- _SUPPLIED DATA_

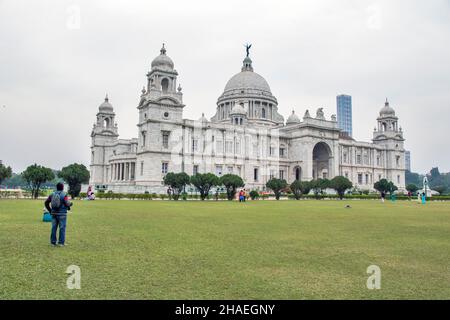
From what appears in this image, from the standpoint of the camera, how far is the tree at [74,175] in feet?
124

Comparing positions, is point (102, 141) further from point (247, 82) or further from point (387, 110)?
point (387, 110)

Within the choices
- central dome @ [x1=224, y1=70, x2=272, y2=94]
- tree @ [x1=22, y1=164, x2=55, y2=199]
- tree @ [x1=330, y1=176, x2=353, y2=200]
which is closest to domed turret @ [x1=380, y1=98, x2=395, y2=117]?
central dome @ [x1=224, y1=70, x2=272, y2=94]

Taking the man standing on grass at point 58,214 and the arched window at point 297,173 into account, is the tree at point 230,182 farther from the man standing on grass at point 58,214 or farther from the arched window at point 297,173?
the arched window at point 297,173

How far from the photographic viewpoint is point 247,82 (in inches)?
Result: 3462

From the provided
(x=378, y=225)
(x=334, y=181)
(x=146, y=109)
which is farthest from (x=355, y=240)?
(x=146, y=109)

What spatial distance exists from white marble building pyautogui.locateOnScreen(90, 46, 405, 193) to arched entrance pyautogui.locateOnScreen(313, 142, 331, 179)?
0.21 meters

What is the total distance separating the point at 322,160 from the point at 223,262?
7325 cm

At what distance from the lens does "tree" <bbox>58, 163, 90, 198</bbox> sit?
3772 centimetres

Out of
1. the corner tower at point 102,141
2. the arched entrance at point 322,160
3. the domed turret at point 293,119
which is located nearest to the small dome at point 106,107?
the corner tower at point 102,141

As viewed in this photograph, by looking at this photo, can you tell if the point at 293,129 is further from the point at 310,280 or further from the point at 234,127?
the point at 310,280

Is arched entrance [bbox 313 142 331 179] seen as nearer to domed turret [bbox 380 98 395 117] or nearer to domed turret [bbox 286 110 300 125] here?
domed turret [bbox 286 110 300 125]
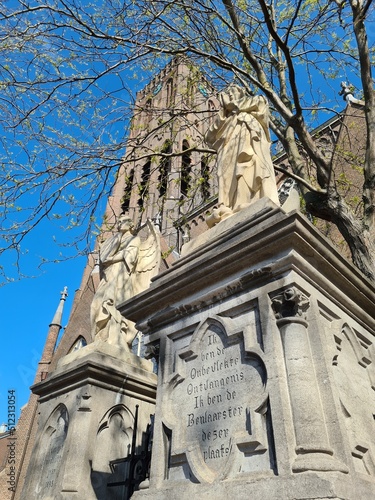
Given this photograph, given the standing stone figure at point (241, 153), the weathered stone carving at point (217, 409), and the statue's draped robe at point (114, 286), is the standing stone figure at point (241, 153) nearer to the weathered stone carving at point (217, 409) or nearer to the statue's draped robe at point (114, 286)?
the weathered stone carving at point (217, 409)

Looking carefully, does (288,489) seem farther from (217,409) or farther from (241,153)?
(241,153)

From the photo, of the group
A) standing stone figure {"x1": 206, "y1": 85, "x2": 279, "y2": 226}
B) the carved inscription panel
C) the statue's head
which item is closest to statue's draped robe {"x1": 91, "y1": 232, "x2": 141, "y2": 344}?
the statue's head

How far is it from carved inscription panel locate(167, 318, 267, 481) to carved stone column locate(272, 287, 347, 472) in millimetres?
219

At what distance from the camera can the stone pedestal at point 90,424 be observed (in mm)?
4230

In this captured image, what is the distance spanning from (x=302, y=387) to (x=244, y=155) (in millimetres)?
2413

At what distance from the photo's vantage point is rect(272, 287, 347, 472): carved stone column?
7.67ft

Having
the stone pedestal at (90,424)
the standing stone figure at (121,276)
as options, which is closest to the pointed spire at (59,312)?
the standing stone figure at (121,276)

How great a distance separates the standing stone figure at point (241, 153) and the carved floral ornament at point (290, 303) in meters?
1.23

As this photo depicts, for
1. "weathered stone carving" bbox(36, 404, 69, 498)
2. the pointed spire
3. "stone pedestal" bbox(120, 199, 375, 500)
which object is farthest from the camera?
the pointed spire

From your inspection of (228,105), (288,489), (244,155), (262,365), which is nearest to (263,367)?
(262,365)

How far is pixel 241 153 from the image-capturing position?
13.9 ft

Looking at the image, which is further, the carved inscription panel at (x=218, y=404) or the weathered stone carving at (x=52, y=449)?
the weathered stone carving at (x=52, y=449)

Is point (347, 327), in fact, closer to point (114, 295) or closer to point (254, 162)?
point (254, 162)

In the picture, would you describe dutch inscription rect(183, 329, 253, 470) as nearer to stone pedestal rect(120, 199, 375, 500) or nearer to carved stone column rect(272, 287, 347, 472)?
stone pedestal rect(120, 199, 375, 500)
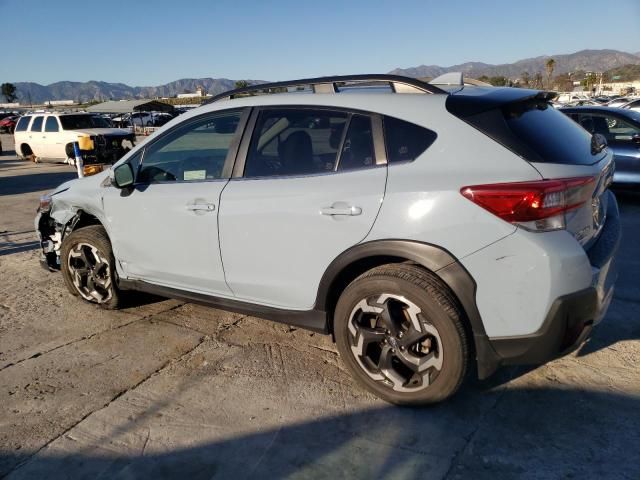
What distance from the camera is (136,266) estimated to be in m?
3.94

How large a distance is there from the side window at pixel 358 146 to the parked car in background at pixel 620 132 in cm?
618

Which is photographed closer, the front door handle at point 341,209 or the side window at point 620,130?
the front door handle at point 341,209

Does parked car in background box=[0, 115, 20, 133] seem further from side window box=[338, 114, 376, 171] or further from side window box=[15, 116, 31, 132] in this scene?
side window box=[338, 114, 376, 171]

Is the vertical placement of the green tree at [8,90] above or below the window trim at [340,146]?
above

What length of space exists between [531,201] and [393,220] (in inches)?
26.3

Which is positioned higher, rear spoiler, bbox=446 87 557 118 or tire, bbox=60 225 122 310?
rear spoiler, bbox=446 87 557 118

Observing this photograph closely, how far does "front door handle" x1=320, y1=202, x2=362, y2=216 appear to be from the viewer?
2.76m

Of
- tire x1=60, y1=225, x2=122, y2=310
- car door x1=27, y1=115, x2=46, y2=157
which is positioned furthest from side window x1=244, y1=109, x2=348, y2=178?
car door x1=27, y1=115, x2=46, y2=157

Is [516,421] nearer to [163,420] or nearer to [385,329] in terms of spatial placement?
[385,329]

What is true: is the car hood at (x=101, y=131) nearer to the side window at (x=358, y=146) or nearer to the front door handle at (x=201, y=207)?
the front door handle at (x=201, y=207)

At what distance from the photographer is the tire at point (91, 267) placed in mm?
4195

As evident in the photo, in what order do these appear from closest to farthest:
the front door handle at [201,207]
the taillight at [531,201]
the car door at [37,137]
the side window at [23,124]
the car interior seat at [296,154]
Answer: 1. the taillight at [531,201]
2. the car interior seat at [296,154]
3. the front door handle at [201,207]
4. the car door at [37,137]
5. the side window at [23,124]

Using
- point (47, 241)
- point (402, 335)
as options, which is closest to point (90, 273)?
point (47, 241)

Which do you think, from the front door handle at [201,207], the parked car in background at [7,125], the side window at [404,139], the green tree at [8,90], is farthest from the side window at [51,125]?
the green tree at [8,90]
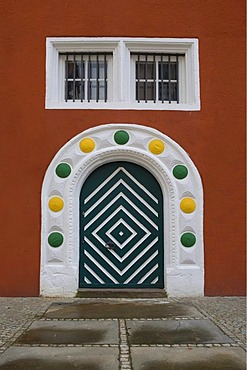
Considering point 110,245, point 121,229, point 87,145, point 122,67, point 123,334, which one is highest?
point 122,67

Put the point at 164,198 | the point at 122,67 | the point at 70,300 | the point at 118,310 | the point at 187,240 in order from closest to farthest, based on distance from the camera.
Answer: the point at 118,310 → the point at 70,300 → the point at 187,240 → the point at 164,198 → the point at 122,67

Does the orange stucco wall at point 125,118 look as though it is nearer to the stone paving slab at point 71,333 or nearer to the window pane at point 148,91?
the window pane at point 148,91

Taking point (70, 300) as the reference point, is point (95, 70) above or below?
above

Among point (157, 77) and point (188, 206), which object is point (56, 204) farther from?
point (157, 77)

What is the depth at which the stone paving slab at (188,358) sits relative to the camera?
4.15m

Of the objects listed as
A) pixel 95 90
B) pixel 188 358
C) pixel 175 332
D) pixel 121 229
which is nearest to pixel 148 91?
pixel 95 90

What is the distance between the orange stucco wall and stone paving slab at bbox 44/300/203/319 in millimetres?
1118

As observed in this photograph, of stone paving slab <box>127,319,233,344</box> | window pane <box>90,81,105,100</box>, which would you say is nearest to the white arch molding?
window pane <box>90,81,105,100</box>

- _WRITTEN TASK_
Print every entry above again without changing a word, and omit the pictures.

- _IN RESPONSE_
From what appears in this image, from the standpoint of the camera, how far is the tree at [74,175] in feet?
124

Comparing positions, is point (102, 141) further from point (247, 82) or further from point (387, 110)?
point (387, 110)

Within the choices
- central dome @ [x1=224, y1=70, x2=272, y2=94]
- tree @ [x1=22, y1=164, x2=55, y2=199]
- tree @ [x1=330, y1=176, x2=353, y2=200]
which is closest to domed turret @ [x1=380, y1=98, x2=395, y2=117]?
central dome @ [x1=224, y1=70, x2=272, y2=94]

Taking the man standing on grass at point 58,214 and the arched window at point 297,173 into account, is the tree at point 230,182 farther from the man standing on grass at point 58,214 or farther from the arched window at point 297,173?
the arched window at point 297,173

How far from the photographic viewpoint is point 247,82 (in inches)?
Result: 3462

From the provided
(x=378, y=225)
(x=334, y=181)
(x=146, y=109)
which is farthest from (x=355, y=240)?
(x=146, y=109)

What spatial distance exists from white marble building pyautogui.locateOnScreen(90, 46, 405, 193) to arched entrance pyautogui.locateOnScreen(313, 142, 331, 179)?
0.21 meters

What is the total distance separating the point at 322,160 from the point at 223,262?
7325 cm

At what distance from the lens does "tree" <bbox>58, 163, 90, 198</bbox> sit?
3772 centimetres

Out of
1. the corner tower at point 102,141
2. the arched entrance at point 322,160
3. the domed turret at point 293,119
which is located nearest to the small dome at point 106,107?
the corner tower at point 102,141

As viewed in this photograph, by looking at this photo, can you tell if the point at 293,129 is further from the point at 310,280 or further from the point at 234,127?
the point at 310,280

Is arched entrance [bbox 313 142 331 179] seen as nearer to domed turret [bbox 380 98 395 117] or nearer to domed turret [bbox 286 110 300 125] here?
domed turret [bbox 286 110 300 125]
Given this photograph, given the standing stone figure at point (241, 153), the weathered stone carving at point (217, 409), and the statue's draped robe at point (114, 286), is the standing stone figure at point (241, 153) nearer to the weathered stone carving at point (217, 409) or nearer to the statue's draped robe at point (114, 286)?
the weathered stone carving at point (217, 409)

Looking carefully, does (288,489) seem farther from (217,409) or farther from (241,153)?
(241,153)

From the photo, of the group
A) standing stone figure {"x1": 206, "y1": 85, "x2": 279, "y2": 226}
B) the carved inscription panel
C) the statue's head
which item is closest to statue's draped robe {"x1": 91, "y1": 232, "x2": 141, "y2": 344}?
the statue's head

How far is it from carved inscription panel locate(167, 318, 267, 481) to carved stone column locate(272, 287, 347, 472) in millimetres?
219

At what distance from the camera can the stone pedestal at point 90,424 be observed (in mm)?
4230

In this captured image, what is the distance spanning from (x=302, y=387) to (x=244, y=155) (in millimetres)?
2413

At what distance from the photo's vantage point is rect(272, 287, 347, 472): carved stone column?
7.67ft

Having
the stone pedestal at (90,424)
the standing stone figure at (121,276)
as options, which is closest to the pointed spire at (59,312)?
the standing stone figure at (121,276)

How great a distance separates the standing stone figure at point (241, 153) and the carved floral ornament at point (290, 303) in meters?
1.23

As this photo depicts, for
1. "weathered stone carving" bbox(36, 404, 69, 498)
2. the pointed spire
3. "stone pedestal" bbox(120, 199, 375, 500)
which object is farthest from the camera?
the pointed spire

From your inspection of (228,105), (288,489), (244,155), (262,365), which is nearest to (263,367)?
(262,365)

How far is pixel 241 153 from the image-capturing position?
13.9 ft

Looking at the image, which is further, the carved inscription panel at (x=218, y=404) or the weathered stone carving at (x=52, y=449)?
the weathered stone carving at (x=52, y=449)

Is point (347, 327), in fact, closer to point (114, 295) or closer to point (254, 162)?
point (254, 162)

In the picture, would you describe dutch inscription rect(183, 329, 253, 470) as nearer to stone pedestal rect(120, 199, 375, 500) or nearer to carved stone column rect(272, 287, 347, 472)?
stone pedestal rect(120, 199, 375, 500)
What distance from the camera is (136,266) estimated to be in m?
3.94

How large a distance is there from the side window at pixel 358 146 to the parked car in background at pixel 620 132 in cm?
618

Which is photographed closer, the front door handle at point 341,209 or the side window at point 620,130?
the front door handle at point 341,209

Does parked car in background box=[0, 115, 20, 133] seem further from side window box=[338, 114, 376, 171] or further from side window box=[15, 116, 31, 132] in this scene?
side window box=[338, 114, 376, 171]

Is the vertical placement of the green tree at [8,90] above or below the window trim at [340,146]?
above

What length of space exists between [531,201] and [393,220] (in inches)?
26.3

Which is positioned higher, rear spoiler, bbox=446 87 557 118 or tire, bbox=60 225 122 310?
rear spoiler, bbox=446 87 557 118

Observing this photograph closely, how far does "front door handle" x1=320, y1=202, x2=362, y2=216 appear to be from the viewer?
2.76m

Of
- tire x1=60, y1=225, x2=122, y2=310
- car door x1=27, y1=115, x2=46, y2=157
which is positioned furthest from side window x1=244, y1=109, x2=348, y2=178?
car door x1=27, y1=115, x2=46, y2=157

Is [516,421] nearer to [163,420] or nearer to [385,329] in terms of spatial placement?
[385,329]

What is true: is the car hood at (x=101, y=131) nearer to the side window at (x=358, y=146) or nearer to the front door handle at (x=201, y=207)?
the front door handle at (x=201, y=207)

At what distance from the photographer is the tire at point (91, 267) placed in mm?
4195

As evident in the photo, in what order do these appear from closest to farthest:
the front door handle at [201,207]
the taillight at [531,201]
the car door at [37,137]
the side window at [23,124]
the car interior seat at [296,154]
Answer: 1. the taillight at [531,201]
2. the car interior seat at [296,154]
3. the front door handle at [201,207]
4. the car door at [37,137]
5. the side window at [23,124]

Using
- point (47, 241)
- point (402, 335)
as options, which is closest to point (90, 273)?
point (47, 241)

Which do you think, from the front door handle at [201,207], the parked car in background at [7,125], the side window at [404,139], the green tree at [8,90], is farthest from the side window at [51,125]?
the green tree at [8,90]
Considering point 110,245, point 121,229, point 87,145, point 122,67, point 123,334, which one is highest?
point 122,67

Put the point at 164,198 | the point at 122,67 | the point at 70,300 | the point at 118,310 | the point at 187,240 in order from closest to farthest, based on distance from the camera.
Answer: the point at 118,310 → the point at 70,300 → the point at 187,240 → the point at 164,198 → the point at 122,67

Does the orange stucco wall at point 125,118 look as though it is nearer to the stone paving slab at point 71,333 or nearer to the window pane at point 148,91?
the window pane at point 148,91

Taking point (70, 300) as the reference point, is point (95, 70) above or below?
above

Among point (157, 77) and point (188, 206), which object is point (56, 204) farther from?
point (157, 77)

What is the depth at which the stone paving slab at (188,358) sits relative to the camera?
4.15m

Of the objects listed as
A) pixel 95 90
B) pixel 188 358
C) pixel 175 332
D) pixel 121 229
which is nearest to pixel 148 91?
pixel 95 90

What is the distance between the orange stucco wall and stone paving slab at bbox 44/300/203/319 in millimetres?
1118

As observed in this photograph, of stone paving slab <box>127,319,233,344</box> | window pane <box>90,81,105,100</box>, which would you say is nearest to the white arch molding?
window pane <box>90,81,105,100</box>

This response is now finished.